The Rt Hon Matt Hancock MP, Secretary of State for Health and Social Care in the UK.

“I’m incredibly excited about the potential for this type of technology to improve the diagnosis and treatment for patients to help people live longer, healthier lives – a vital part of our long-term plan for the NHS.”

The announcement also stated that from 2019 onwards, the NHS will be offering whole genome sequencing and analysis for all critically ill children with a suspected genetic condition, including cancers. The same testing is also to be offered to any adults with certain rare diseases or hard-to-treat cancers.

“Today’s announcement by the Health and Social Care Secretary recognises the pioneering work of Genomics England, NHS England and others,” said Sir John Chisholm, GeL Chair, as part of a statement yesterday. “In just five years, the 100,000 Genomes Project has amassed the world’s largest database of whole genome sequences with associated clinical data. In doing so, we have created the complex infrastructure and proved the concept of genomic medicine at scale in the NHS.”

Professor John Mattick, CEO of GeL, also praised the plans, saying, “Genomics England welcomes today’s announcement, which will accelerate the UK’s global lead in genomic healthcare into patient benefit, through improved diagnosis and prevention of disease. Genomics England is already working with the NHS to introduce genomic analysis into routine care, with rare disease and cancer patients receiving diagnoses that lay the foundation for more effective treatments. In sequencing up to 5 million genomes in the next five years, understanding of the link between genetic information and the risk of disease will grow, bringing new discoveries, new awareness and wider benefits to patients, and deliver the most efficient, effective and equitable healthcare system in the world.”

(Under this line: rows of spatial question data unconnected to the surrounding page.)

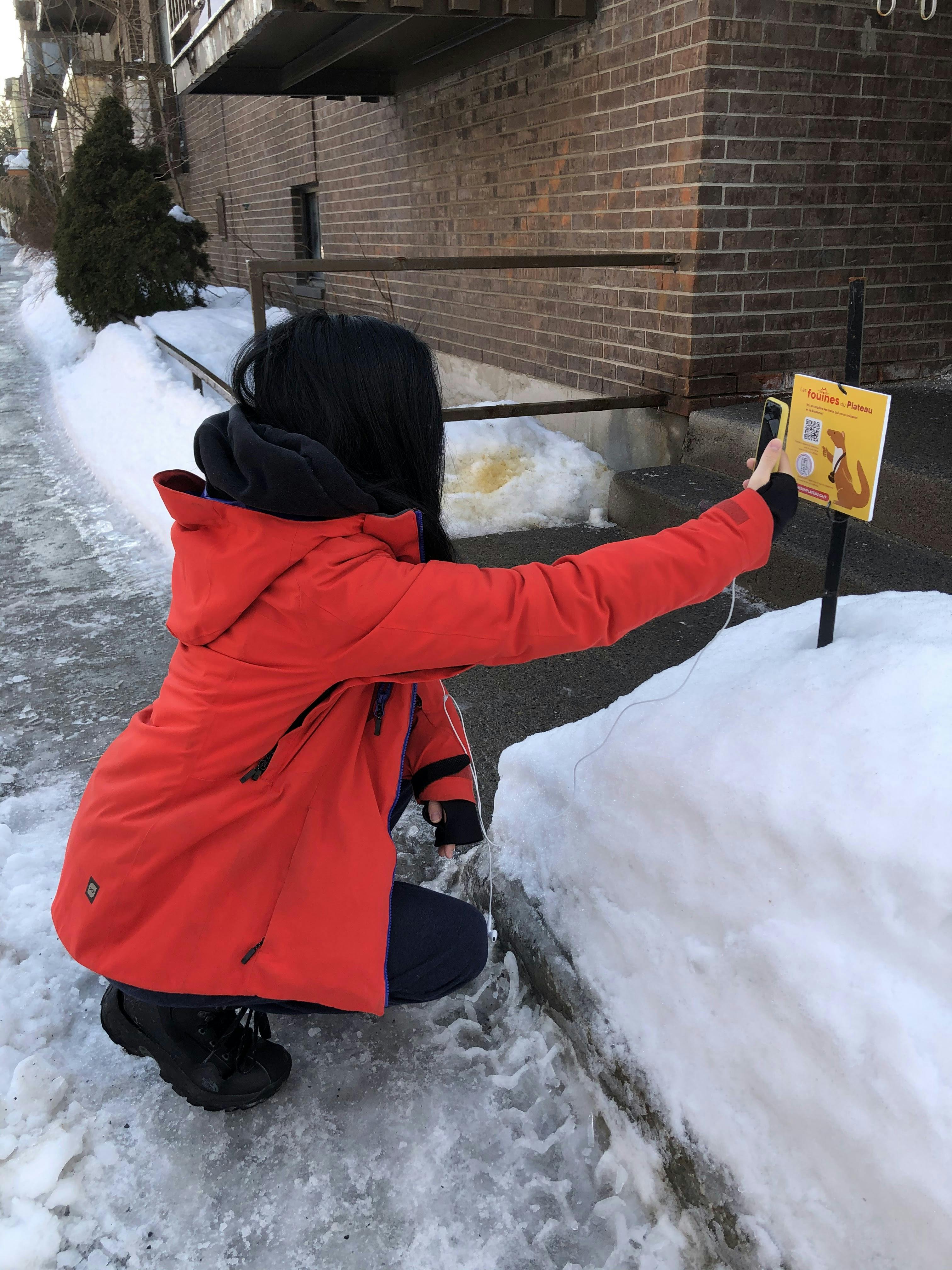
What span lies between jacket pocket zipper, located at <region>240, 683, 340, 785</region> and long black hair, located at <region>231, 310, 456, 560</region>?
0.33 metres

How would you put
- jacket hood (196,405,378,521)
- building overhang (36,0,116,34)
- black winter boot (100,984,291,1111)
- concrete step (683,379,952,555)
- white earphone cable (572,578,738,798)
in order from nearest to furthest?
1. jacket hood (196,405,378,521)
2. black winter boot (100,984,291,1111)
3. white earphone cable (572,578,738,798)
4. concrete step (683,379,952,555)
5. building overhang (36,0,116,34)

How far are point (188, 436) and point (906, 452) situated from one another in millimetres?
4328

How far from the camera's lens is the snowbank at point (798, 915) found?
132cm

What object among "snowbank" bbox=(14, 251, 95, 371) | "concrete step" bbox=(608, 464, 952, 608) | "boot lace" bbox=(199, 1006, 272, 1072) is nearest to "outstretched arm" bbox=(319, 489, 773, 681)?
"boot lace" bbox=(199, 1006, 272, 1072)

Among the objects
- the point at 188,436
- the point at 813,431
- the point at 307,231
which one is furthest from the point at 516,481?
the point at 307,231

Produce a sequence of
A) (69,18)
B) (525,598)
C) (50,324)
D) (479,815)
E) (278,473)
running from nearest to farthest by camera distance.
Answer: (278,473) < (525,598) < (479,815) < (50,324) < (69,18)

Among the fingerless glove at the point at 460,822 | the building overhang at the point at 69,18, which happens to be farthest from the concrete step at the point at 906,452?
the building overhang at the point at 69,18

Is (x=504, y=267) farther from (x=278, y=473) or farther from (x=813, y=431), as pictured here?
(x=278, y=473)

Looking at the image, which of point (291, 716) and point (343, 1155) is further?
point (343, 1155)

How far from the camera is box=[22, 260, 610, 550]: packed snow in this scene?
194 inches

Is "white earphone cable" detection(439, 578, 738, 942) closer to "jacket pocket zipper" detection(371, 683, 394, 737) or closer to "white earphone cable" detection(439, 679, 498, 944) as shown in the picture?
"white earphone cable" detection(439, 679, 498, 944)

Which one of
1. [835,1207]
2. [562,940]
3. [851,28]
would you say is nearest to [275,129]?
[851,28]

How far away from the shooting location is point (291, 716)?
170 centimetres

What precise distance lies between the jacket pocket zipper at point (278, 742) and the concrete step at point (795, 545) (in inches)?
80.2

The news was also well received by GeL’s collaborators; Marc Stapley, Executive Vice President of Strategy and Corporate Development at Illumina, GeL’s sequencing partner, said, “As the industrial partner of Genomics England for the 100,000 Genomes Project, Illumina supports the scale and vision of the UK government in its endeavours to place genomic medicine as one of the pillars of healthcare.”